JONATHAN KINDER: You’ll find the money in cash.
A hearing was held on the matter this week. The court did not issue a decision.
In my recent presentation on ethics, I delved into the essence of professionalism, particularly emphasizing the importance of avoiding mistakes. A key point I discussed was the observation that insurance company adjusters and their attorneys often hastily label every mistake made by a public adjuster, contractor, or policyholder as an act intentional fraud. This quick turn to accusations can be problematic.
Given the number of cases of misconduct, such as Arkansas’, it is perhaps understandable why such skepticism has become a default position. This is similar to police officers working in troubled neighborhoods, where distinguishing between law-abiding citizens and criminals becomes a difficult task. However, it is disheartening to report such events.

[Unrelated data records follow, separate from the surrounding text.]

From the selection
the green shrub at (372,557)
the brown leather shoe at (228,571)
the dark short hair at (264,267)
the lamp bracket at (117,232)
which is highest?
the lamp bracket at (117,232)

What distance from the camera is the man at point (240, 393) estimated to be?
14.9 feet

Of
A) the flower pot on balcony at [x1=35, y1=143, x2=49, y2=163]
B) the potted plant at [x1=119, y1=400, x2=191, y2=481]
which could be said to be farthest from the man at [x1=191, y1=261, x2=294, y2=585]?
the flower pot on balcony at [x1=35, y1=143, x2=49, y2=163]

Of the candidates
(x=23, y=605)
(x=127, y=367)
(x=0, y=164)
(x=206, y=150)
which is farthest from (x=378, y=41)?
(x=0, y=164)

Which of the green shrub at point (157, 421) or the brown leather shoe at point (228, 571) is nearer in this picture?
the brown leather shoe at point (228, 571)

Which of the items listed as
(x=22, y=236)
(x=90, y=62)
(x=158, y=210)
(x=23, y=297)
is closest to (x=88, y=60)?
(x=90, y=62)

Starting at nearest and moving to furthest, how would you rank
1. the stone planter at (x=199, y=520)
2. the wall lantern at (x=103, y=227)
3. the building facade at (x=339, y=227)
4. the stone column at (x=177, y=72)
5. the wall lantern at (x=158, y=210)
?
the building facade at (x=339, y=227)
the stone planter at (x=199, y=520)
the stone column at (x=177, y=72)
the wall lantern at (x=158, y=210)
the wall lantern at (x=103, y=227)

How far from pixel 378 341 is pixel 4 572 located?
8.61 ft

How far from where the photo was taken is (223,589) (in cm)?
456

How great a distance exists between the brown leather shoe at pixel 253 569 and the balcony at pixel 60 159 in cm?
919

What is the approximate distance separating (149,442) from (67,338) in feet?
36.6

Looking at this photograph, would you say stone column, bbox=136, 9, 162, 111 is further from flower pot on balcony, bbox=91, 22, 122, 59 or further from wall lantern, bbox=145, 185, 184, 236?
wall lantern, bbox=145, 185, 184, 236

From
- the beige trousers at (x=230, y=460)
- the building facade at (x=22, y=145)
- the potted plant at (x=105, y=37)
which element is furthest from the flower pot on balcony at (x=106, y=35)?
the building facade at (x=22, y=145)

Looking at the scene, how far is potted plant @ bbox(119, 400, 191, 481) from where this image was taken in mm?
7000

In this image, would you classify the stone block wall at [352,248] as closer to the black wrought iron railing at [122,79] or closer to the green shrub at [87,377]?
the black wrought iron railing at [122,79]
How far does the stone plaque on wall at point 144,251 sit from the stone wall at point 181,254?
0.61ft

When such misconduct occurs, it invariably casts a shadow over all policyholders, restoration contractors, and their advocates. This fuels a cycle of increased skepticism among insurance adjusters and their attorneys.
This increased doubt affects the entire process, making it increasingly difficult to give policyholders the benefit of the doubt about their integrity – a presumption they rightly deserve. Such a climate of distrust makes it difficult for honest individuals to navigate the system and receive fair treatment. This reminds us that an unprofessional and unethical act not only impacts the immediate parties involved; This reverberates throughout the insurance industry, changing perceptions and complicating interactions for those who operate with integrity and professionalism.
Thought of the day
It takes 20 years to build a reputation and five minutes to ruin it. If you think about it, you will do things differently.